===== MATERIAL FOR THIS EXERCISE =====

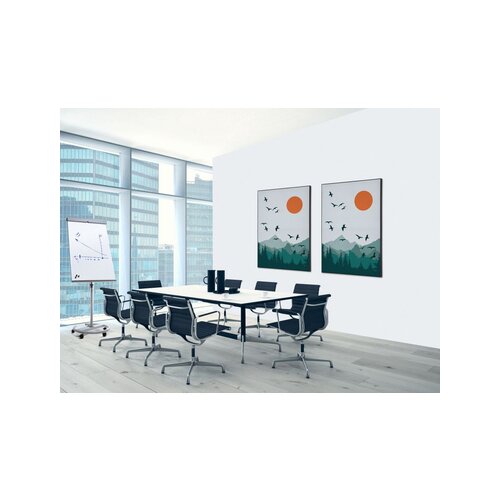 Showdown® Displays Dekobild 40 x 40 cm (B x H) Sonne und Vögel
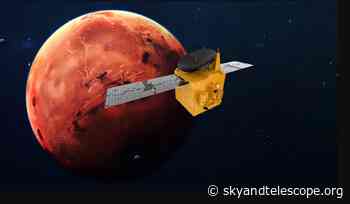 Update from the Hope Probe at Mars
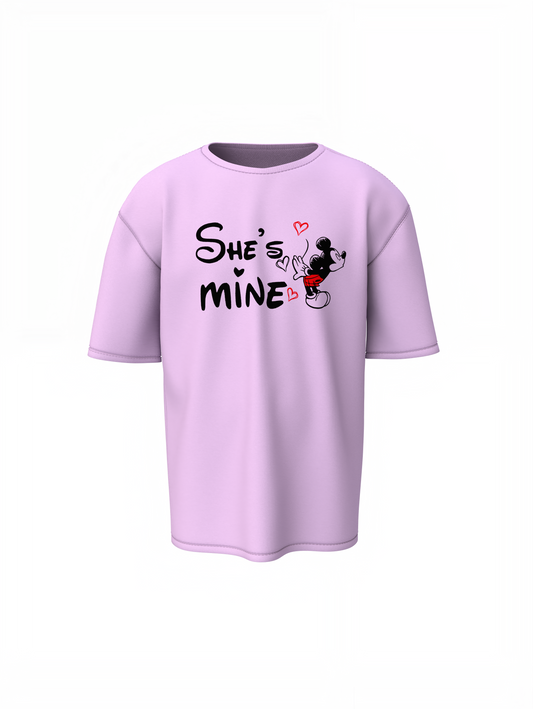 Mine Couple Oversized T-Shirts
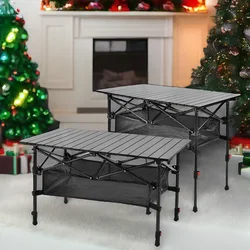 Outdoor Picnic Portable Folding Table Camping Kitchen Foldable Lifting Backpacking Equipment Lightweight Tourist Nature Hike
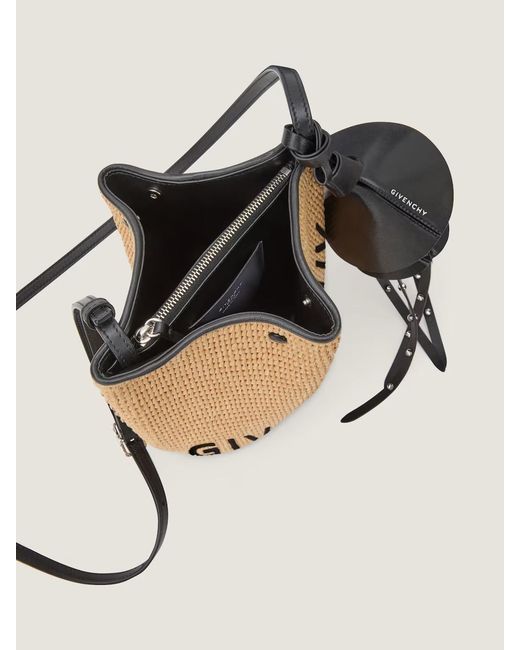 Givenchy Natural Snap Nano Raffia Bucket Bag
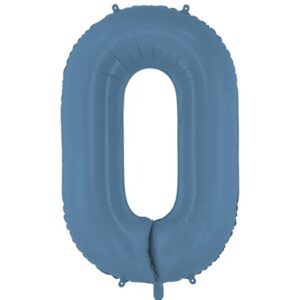 Balónek fóliový číslo 0 námořnicky modrá 86 cm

=====

■ WHAT IS EXPECTED: Rewrite these lines as a numbered list, skipping any blank lines and leaving out the pictures, and include every line of the data.

■ SOLUTION:
1.  Showdown® Displays Dekobild 40 x 40 cm (B x H) Sonne und Vögel
2.  Update from the Hope Probe at Mars
3.  Mine Couple Oversized T-Shirts
4.  Outdoor Picnic Portable Folding Table Camping Kitchen Foldable Lifting Backpacking Equipment Lightweight Tourist Nature Hike
5.  Givenchy Natural Snap Nano Raffia Bucket Bag
6.  Balónek fóliový číslo 0 námořnicky modrá 86 cm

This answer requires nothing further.